[Brano fornito]
_____

L'articolo 16 attribuisce al direttore
dell'organismo di gestione dell'area naturale protetta i poteri, attualmente
esercitati dal rappresentante legale del medesimo organismo.
L'articolo 17 modifica il quadro sanzionatorio
delle violazioni della legge quadro.
L'articolo 18 prevede l’istituzione del Comitato
nazionale per le aree protette.
L’articolo 19 istituisce i Parchi nazionali del
Matese e di Portofino.
L'articolo 20 precisa che per il
Parco nazionale dello Stelvio si provvede in conformità a quanto prevede
l’intesa dell’11 febbraio 2015 sull’attribuzione di funzioni statali e relativi
oneri finanziari del Parco nazionale dello Stelvio.
Le modifiche di cui all'articolo
21 sono volte a prevedere che l’istituzione di parchi e riserve marine
nelle aree marine di reperimento debba avvenire sulla base delle indicazioni
del programma triennale per le aree protette marine, nonché a ridenominare le
aree marine di reperimento di Capo d’Otranto e di Capo Spartivento.

_____

(Registri di domande basate su scene)
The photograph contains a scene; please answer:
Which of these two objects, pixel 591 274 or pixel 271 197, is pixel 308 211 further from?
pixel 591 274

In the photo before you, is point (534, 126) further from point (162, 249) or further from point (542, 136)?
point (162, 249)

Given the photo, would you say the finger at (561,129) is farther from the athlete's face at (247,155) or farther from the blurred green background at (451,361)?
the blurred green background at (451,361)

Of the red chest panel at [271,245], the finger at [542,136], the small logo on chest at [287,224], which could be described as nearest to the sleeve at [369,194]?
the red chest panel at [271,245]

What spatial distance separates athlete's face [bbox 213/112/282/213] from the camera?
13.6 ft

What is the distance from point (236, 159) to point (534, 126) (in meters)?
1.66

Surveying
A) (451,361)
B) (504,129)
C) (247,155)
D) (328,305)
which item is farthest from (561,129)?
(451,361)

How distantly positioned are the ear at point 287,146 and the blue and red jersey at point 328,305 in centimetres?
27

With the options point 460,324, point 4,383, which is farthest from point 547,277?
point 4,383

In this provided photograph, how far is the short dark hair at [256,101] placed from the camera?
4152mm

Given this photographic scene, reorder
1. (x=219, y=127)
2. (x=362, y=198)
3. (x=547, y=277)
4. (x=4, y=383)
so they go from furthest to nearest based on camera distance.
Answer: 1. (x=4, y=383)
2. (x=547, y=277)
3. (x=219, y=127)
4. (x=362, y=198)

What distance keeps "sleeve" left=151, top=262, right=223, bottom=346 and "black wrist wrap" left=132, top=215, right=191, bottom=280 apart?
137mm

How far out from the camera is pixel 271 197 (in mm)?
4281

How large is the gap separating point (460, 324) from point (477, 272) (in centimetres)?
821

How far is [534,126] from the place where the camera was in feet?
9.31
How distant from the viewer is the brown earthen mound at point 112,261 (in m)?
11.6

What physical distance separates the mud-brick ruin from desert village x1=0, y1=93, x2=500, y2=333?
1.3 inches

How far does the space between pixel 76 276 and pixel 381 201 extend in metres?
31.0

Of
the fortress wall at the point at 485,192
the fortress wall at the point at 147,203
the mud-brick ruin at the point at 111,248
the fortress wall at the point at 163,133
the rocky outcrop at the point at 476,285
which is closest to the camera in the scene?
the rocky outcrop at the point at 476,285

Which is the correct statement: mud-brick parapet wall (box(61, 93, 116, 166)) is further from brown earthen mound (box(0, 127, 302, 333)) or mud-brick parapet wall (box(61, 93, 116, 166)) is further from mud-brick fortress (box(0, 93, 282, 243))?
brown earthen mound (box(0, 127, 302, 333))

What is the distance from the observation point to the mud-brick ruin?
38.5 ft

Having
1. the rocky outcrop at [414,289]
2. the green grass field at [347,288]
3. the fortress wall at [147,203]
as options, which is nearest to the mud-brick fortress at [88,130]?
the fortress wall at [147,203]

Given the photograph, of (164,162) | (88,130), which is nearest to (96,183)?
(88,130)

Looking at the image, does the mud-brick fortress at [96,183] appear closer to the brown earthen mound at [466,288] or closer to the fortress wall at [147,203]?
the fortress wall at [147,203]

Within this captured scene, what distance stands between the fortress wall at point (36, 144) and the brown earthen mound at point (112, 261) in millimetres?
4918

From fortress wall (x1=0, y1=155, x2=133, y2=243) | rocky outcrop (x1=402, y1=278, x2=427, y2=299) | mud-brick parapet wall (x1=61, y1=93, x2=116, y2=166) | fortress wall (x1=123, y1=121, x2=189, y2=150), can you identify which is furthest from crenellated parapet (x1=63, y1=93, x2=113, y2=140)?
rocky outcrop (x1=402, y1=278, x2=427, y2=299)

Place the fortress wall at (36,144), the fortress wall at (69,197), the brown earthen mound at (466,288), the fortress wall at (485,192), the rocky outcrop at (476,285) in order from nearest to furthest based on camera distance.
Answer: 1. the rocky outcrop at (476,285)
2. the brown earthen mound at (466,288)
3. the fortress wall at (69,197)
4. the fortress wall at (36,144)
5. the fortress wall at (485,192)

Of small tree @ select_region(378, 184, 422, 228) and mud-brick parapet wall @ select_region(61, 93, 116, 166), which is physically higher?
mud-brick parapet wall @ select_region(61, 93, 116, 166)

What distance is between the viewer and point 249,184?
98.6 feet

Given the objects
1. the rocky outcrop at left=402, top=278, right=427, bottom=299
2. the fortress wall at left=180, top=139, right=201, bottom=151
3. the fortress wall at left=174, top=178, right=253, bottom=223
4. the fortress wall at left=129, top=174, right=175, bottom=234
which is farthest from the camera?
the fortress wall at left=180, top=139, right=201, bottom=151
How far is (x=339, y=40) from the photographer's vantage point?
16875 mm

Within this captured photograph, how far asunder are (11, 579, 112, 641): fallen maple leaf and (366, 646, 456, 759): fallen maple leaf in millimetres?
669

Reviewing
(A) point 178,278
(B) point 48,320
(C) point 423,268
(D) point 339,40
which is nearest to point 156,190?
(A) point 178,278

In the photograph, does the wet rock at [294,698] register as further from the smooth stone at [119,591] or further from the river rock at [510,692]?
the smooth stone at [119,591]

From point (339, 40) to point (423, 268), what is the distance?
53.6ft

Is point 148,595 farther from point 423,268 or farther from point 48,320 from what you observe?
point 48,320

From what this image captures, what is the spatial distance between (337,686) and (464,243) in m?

_____

[Operazioni richieste]
1. Trascrivi per intero il brano sulle aree naturali protette, senza cambiare nulla.
2. Riporta di nuovo le voci a partire dalla riga che contiene "Given the objects" e fino all'ultima delle voci, comprese entrambe le estremità.

[Le risposte]
1.
L'articolo 16 attribuisce al direttore
dell'organismo di gestione dell'area naturale protetta i poteri, attualmente
esercitati dal rappresentante legale del medesimo organismo.
L'articolo 17 modifica il quadro sanzionatorio
delle violazioni della legge quadro.
L'articolo 18 prevede l’istituzione del Comitato
nazionale per le aree protette.
L’articolo 19 istituisce i Parchi nazionali del
Matese e di Portofino.
L'articolo 20 precisa che per il
Parco nazionale dello Stelvio si provvede in conformità a quanto prevede
l’intesa dell’11 febbraio 2015 sull’attribuzione di funzioni statali e relativi
oneri finanziari del Parco nazionale dello Stelvio.
Le modifiche di cui all'articolo
21 sono volte a prevedere che l’istituzione di parchi e riserve marine
nelle aree marine di reperimento debba avvenire sulla base delle indicazioni
del programma triennale per le aree protette marine, nonché a ridenominare le
aree marine di reperimento di Capo d’Otranto e di Capo Spartivento.

2.
Given the objects
1. the rocky outcrop at left=402, top=278, right=427, bottom=299
2. the fortress wall at left=180, top=139, right=201, bottom=151
3. the fortress wall at left=174, top=178, right=253, bottom=223
4. the fortress wall at left=129, top=174, right=175, bottom=234
which is farthest from the camera?
the fortress wall at left=180, top=139, right=201, bottom=151
How far is (x=339, y=40) from the photographer's vantage point?
16875 mm

Within this captured photograph, how far asunder are (11, 579, 112, 641): fallen maple leaf and (366, 646, 456, 759): fallen maple leaf in millimetres?
669

Reviewing
(A) point 178,278
(B) point 48,320
(C) point 423,268
(D) point 339,40
which is nearest to point 156,190?
(A) point 178,278

In the photograph, does the wet rock at [294,698] register as further from the smooth stone at [119,591] or further from the river rock at [510,692]?
the smooth stone at [119,591]

From point (339, 40) to point (423, 268), what is the distance?
53.6ft

Is point 148,595 farther from point 423,268 or farther from point 48,320 from what you observe?
point 48,320

From what this image captures, what is the spatial distance between (337,686) and (464,243) in m?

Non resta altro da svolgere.